Oui, ça fonctionne bien, même si comme je l’ai dit, une bonne partie du métrage est beaucoup (trop ?) romancée. Je ne suis pas certain qu’utiliser illégalement le matériel et les lieux d’une société, et bien entendu se faire prendre la main dans le sac peut se finir dans les mêmes circonstances. Car oui, Finding Bliss est également une romance. Elle fonctionne bien quoi qu’il arrive, et cela permet de fermer les yeux sur certaines grosses facilités. Au final, passé ses simplicités, Finding Bliss porte même un discours pas trop bête, voir même quasi pertinent sur le milieu. Du coup, difficile de porter un regard juste sur cette œuvre, certes souvent maladroite, qui ne brille pas vraiment techniquement, mais qui semble sincère dans ce qu’elle nous propose, et même plutôt réaliste. Certes, ça aurait pu aller plus loin à certains niveaux, que ce soit dans le propos pour dans son visuel, puisqu’après nous, Jody sera présente lors du tournage de films pornographiques, mais ce n’était pas utile, ni à l’histoire, ni aux personnages, ni au film d’ailleurs.
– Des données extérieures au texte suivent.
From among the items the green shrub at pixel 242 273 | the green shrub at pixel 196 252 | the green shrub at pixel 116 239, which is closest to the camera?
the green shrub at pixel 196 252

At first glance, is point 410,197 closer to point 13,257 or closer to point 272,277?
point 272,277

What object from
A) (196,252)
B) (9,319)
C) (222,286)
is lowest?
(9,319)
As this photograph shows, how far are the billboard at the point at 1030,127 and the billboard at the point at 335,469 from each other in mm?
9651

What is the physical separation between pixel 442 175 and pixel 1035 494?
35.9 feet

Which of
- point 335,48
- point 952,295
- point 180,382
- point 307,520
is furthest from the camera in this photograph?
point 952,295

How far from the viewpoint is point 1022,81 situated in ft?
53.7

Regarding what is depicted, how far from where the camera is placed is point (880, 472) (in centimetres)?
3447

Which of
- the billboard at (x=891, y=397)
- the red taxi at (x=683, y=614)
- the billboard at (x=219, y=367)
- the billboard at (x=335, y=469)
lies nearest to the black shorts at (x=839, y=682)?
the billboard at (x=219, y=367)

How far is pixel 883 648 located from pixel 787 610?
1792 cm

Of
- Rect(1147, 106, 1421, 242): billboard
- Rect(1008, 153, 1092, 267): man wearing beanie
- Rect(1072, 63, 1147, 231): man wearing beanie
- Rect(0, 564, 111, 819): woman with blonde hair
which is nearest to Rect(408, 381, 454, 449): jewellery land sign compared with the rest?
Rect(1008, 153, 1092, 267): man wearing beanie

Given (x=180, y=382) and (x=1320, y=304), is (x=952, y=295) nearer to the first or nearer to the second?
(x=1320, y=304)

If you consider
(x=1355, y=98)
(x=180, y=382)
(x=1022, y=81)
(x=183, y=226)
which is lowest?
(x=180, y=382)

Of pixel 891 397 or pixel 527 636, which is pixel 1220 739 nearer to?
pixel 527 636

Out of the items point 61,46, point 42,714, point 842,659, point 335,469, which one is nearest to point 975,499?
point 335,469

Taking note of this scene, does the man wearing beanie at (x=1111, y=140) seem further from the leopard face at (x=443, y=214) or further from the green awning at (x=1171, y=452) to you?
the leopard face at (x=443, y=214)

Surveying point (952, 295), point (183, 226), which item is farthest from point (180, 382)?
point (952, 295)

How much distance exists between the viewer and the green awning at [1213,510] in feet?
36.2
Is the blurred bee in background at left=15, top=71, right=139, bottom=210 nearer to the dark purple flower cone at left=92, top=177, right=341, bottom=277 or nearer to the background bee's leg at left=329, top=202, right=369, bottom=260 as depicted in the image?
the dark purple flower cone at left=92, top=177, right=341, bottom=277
Petite note finale sur les acteurs, investis et rendant leurs personnages attachants, que ce soit donc la charmante Leelee Sobieski (également productrice exécutive du film), Matthew Davis en réalisateur de films pour adultes (et qui a une carrière oh combien bancale : Blue Crish, BloodRayne, S. Darko…), Denise Richards (Starship Troopers, Sexcrimes) ou encore Jamie Kennedy (Scream, Les Rois du Désert) en acteur porno qui a du mal à retenir son texte. Un métrage fort sympathique au final.

Les plus

Les acteurs
Le regard porté sur le milieu
Quelques notes d’humour bien vues
Attachant

Les moins

Techniquement ce n’est pas la folie
Un peu trop romancé parfois ?

 

En bref : Finding Bliss est une petite comédie romantique qui a ces défauts, mais qui sait trouver un certain équilibre entre ses personnages et le milieu qu’il dépeint, pour rendre le tout attachant et divertissant.